The International Center for Transitional Justice which specializes in helping countries come to terms with past human rights abuses, has issued a detail report (available here in pdf format) that brings sharply into question the usefulness to national reconciliation of the new law on debaathification passed by the Iraqi parliament. They translated the law here (again, pdf). ICTJ concludes:
‘ 1. The new law is not the major change that reformers had pushed for. Instead, the law preserves the previous De-Ba’athification system and simply renames Iraq’s controversial De-Ba’athification Commission. This is a major change from the draft law that went to parliament in December;
2. Reinstatement rights, pension rights, and the appeals system have been strengthened for many thousands of people, at least on paper. These are welcome improvements – but do not change the fact that the system is still based on guilt by association, not on individual deeds;
3. The new Commission has stronger powers than previously and its reach will now extend across different organizations, including the President’s Office, Prime Minister’s Office, and the Supreme Judicial Council. Exemptions will be harder to come by. These changes will likely cause political backlash and also severely violates the independence of Iraq’s judiciary. These provisions are in addition to the new language that forces all former employees of Ba’ath era security forces to retire, which is already complicating the law’s political reception;
4. The new Commission will now have the power to investigate complaints of corruption or criminal activity by former Ba’athists and gather evidence for judicial action. This could be a welcome move towards greater accountability-or a new mechanism to conduct public and high profile witch hunts. Much depends on the Commission’s new leadership and the new rules they must establish for the Commission’s work. ‘
As I pointed out when the law was first passed by parliament, I found it suspicious that some powerful Sadrists were behind it and enthusiastic about it, but that ex-Baathists like Iyad Allawi and Salih Mutlak came out against the legislation. If it were really good for ex-Baathists, you’d have expected it to be the other way around. Much will depend on how it is implemented, but the ex-Baathists apparently fear that it will be used to shut them out of politics altogether.
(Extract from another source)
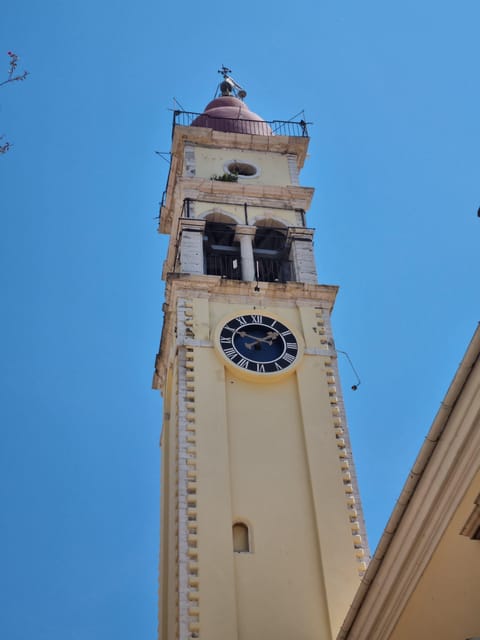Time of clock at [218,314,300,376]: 1:49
Parliament designed a new flag to replace that of Saddam Hussein, removing the three stars symbolic of Baath principles and changing Saddam’s handwriting to an ancient block script (it still say God is Most Great). Even these minor changes have angered many Sunni Arabs, and apparently it will not be flown in al-Anbar Province. Likewise the Kurds don’t like it, because it is too much like the old flag that flew in the Baath period, when Kurds were subjected to gas attacks.
As for those 18 benchmarks of political progress that Congress wanted to see before they went on funding Bush’s boondoggle in Iraq, the Center for American Progress doesn’t find that much has been accomplished on those, either.